Appl Environ Microbiol. 2010 Feb;76(4):1044-52. doi: 10.1128/AEM.02497-09. Epub 2009 Dec 18.
6
Archaeal intrinsic transcription termination in vivo.古菌体内的固有转录终止
J Bacteriol. 2009 Nov;191(22):7102-8. doi: 10.1128/JB.00982-09. Epub 2009 Sep 11.
7
SurR: a transcriptional activator and repressor controlling hydrogen and elemental sulphur metabolism in Pyrococcus furiosus.SurR:一种控制激烈火球菌中氢和元素硫代谢的转录激活因子和阻遏因子。

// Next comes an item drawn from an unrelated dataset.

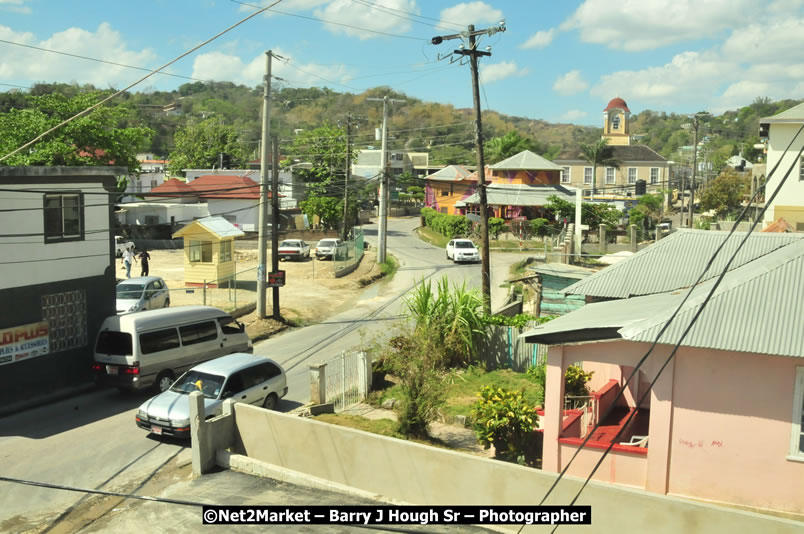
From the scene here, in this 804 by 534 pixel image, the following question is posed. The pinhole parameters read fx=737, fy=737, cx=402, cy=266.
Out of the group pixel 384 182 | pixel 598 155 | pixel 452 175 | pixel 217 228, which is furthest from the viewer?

Mol Microbiol. 2009 Jan;71(2):332-49. doi: 10.1111/j.1365-2958.2008.06525.x. Epub 2008 Nov 10.
8
Shuttle vector expression in Thermococcus kodakaraensis: contributions of cis elements to protein synthesis in a hyperthermophilic archaeon.嗜热栖热菌中的穿梭载体表达:顺式元件对嗜热古菌蛋白质合成的贡献
Appl Environ Microbiol. 2008 May;74(10):3099-104. doi: 10.1128/AEM.00305-08. Epub 2008 Mar 31.
9
Polarity in archaeal operon transcription in Thermococcus kodakaraensis.嗜热栖热菌中古菌操纵子转录的极性
J Bacteriol. 2008 Mar;190(6):2244-8. doi: 10.1128/JB.01811-07. Epub 2008 Jan 11.
10
Reinvestigation of the steady-state kinetics and physiological function of the soluble NiFe-hydrogenase I of Pyrococcus furiosus.对激烈热球菌可溶性NiFe-氢化酶I的稳态动力学和生理功能的重新研究。
J Bacteriol. 2008 Mar;190(5):1584-7. doi: 10.1128/JB.01562-07. Epub 2007 Dec 21.